Totally support the expansion. It much better than waste money on useless light rails.

I disagree. The AWM was built for and currently houses the conflicts up to ~Vietnam. To simplify those exhibits by squeezing the available space to me sounds ludicrous. Need more room, Oh I know, lets just remove the model of the battle of the Somme.

The horrible irony of the situation is that Australians have not stopped going into war zones, and moreover, even the traditional concept of a war zone has changed and now involves peacekeeping operations, and by great extension, could also cover civil defence operations such as the operations to assist the floods in Queensland where the military have been deployed to aid Australians in a domestic environment.

To remain current, the AWM needs to expand to adequately represent soldiers who served in Iraq1 and 2, Afghanistan and everything else we have been to since the 70’s. It will also need to plan to expand even further for the next conflict Australian politicians send them to – this is an important factor, and one of the reasons why the AWM is held in high regard and distinct from any other museum which is just a collection of historical pieces of history, no other collection is formed from artefacts that are contributed to by a group of people who had absolutely no say in being there.

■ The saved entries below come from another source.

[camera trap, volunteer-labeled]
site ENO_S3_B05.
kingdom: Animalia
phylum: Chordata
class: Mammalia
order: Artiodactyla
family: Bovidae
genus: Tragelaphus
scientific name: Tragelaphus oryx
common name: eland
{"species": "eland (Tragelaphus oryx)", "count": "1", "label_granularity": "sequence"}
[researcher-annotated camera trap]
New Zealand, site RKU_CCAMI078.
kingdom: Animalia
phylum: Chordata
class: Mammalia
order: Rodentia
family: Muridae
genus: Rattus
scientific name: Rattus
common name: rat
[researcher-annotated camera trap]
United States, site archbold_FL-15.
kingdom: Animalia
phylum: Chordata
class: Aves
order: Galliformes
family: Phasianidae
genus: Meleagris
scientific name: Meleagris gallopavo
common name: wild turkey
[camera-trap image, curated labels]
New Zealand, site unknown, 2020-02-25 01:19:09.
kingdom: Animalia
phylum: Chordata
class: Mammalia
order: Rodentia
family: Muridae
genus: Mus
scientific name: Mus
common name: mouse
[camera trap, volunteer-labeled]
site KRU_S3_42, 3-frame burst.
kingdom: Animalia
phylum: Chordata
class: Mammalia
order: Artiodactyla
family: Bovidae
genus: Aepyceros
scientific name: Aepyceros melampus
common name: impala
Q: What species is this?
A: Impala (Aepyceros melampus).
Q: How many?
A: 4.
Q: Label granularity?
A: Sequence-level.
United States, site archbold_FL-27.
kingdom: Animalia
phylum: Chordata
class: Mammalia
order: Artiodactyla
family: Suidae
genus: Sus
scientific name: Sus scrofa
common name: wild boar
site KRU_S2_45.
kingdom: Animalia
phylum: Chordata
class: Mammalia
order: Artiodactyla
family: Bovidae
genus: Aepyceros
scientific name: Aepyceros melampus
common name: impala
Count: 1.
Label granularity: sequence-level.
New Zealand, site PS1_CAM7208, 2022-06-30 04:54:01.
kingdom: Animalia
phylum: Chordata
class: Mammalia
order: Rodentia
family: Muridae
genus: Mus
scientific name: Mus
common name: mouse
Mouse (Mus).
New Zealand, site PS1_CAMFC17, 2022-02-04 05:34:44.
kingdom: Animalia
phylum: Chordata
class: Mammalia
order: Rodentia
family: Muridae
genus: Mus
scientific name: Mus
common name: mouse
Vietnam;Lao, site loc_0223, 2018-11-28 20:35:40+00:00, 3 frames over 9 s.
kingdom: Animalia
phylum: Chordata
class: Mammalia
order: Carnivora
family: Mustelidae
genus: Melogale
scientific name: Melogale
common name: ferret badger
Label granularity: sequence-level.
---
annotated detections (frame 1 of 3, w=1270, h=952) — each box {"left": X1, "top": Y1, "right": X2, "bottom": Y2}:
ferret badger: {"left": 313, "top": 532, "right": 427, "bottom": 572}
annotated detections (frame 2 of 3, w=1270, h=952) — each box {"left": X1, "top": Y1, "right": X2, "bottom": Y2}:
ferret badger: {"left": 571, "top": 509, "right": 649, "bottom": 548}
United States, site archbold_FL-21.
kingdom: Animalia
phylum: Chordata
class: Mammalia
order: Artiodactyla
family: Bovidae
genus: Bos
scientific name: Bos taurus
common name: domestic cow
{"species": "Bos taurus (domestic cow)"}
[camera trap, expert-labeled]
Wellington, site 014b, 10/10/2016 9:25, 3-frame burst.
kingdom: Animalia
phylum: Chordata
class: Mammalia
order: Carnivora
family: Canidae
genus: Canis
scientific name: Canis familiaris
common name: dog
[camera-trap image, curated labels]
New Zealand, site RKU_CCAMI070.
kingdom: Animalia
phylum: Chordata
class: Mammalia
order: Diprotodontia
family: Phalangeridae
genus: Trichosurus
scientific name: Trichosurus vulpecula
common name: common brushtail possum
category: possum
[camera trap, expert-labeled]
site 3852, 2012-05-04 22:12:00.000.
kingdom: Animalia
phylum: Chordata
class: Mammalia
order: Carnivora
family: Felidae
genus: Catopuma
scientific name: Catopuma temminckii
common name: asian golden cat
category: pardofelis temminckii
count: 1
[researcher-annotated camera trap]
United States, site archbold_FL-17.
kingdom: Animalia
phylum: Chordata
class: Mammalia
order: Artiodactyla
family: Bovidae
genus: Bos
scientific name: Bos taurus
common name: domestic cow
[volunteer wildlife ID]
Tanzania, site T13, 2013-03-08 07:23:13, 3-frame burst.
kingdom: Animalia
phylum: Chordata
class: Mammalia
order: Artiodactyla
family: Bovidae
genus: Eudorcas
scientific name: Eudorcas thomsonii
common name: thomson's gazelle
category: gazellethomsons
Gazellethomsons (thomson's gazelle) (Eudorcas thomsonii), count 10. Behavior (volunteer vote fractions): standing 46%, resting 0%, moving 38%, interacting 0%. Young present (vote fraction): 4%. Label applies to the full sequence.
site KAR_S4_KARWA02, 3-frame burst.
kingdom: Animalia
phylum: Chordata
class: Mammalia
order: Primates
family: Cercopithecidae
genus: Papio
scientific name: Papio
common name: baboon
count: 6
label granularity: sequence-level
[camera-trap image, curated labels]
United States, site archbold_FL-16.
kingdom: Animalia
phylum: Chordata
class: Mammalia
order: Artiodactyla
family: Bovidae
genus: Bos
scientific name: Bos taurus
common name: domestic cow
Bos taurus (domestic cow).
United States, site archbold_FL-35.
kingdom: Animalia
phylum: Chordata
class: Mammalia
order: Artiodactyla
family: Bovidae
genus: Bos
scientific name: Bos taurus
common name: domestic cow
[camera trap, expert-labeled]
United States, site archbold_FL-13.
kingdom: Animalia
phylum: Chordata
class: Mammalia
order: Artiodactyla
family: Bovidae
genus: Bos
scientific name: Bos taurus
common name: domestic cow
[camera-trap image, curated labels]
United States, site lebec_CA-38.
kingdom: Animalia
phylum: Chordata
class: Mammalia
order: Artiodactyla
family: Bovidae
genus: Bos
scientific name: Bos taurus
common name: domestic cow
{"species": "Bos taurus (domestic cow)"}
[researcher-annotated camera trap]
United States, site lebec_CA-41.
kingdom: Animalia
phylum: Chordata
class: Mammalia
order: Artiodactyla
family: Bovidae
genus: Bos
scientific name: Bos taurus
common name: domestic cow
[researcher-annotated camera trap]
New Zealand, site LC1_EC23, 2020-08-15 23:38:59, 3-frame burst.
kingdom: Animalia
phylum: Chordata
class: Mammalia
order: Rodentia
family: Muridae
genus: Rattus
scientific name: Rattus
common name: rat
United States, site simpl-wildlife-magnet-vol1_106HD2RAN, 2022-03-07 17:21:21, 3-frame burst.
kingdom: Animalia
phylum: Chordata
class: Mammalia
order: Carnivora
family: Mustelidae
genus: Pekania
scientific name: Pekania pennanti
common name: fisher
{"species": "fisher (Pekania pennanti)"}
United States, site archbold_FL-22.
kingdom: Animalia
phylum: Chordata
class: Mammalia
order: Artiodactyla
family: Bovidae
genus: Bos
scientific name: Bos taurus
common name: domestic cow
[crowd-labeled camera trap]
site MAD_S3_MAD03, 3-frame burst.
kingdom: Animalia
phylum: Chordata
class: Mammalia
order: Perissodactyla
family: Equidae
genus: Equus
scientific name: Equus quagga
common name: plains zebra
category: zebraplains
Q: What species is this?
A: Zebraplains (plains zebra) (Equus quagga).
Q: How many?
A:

As I understand it that’s why it was given such pride of place in the architecture of Canberra itself.

Also, to deny that the AWM does not itself play a role in mental health and closure for veterans is a gross oversimplification and beyond comment. David Stephens might gain a little credence if he also published his military service status which I suspect is zero.

I’ve said goodbye to my mates there, I suspect many others have shed silent tears as well.

I’m not against expansion, but I am against the destruction of Anzac Hall. There were a number of other options (six I believe) presented which would give similar expansion space, at a similar cost, without the destruction of an award winning, multi-million dollar building which is barely a decade old. None of these were even considered.

I agree the devil is in the detail, but you wouldn’t want it to looking all tacked on like an afterthought of shoddy planning like the series of buildings posing as a hospital down Woden direction.